PROBLEM: Write out the rows below as a numbered list, one number per line, and leave out the blank lines.

★ ★ ★

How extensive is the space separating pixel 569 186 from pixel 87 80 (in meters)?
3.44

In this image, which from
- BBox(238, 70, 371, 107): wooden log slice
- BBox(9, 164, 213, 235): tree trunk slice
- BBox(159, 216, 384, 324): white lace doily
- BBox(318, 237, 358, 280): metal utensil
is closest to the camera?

★ ★ ★

RESULT:
1. How extensive is the space separating pixel 569 186 from pixel 87 80 (in meters)?
2. 3.44
3. In this image, which from
4. - BBox(238, 70, 371, 107): wooden log slice
5. - BBox(9, 164, 213, 235): tree trunk slice
6. - BBox(159, 216, 384, 324): white lace doily
7. - BBox(318, 237, 358, 280): metal utensil
8. is closest to the camera?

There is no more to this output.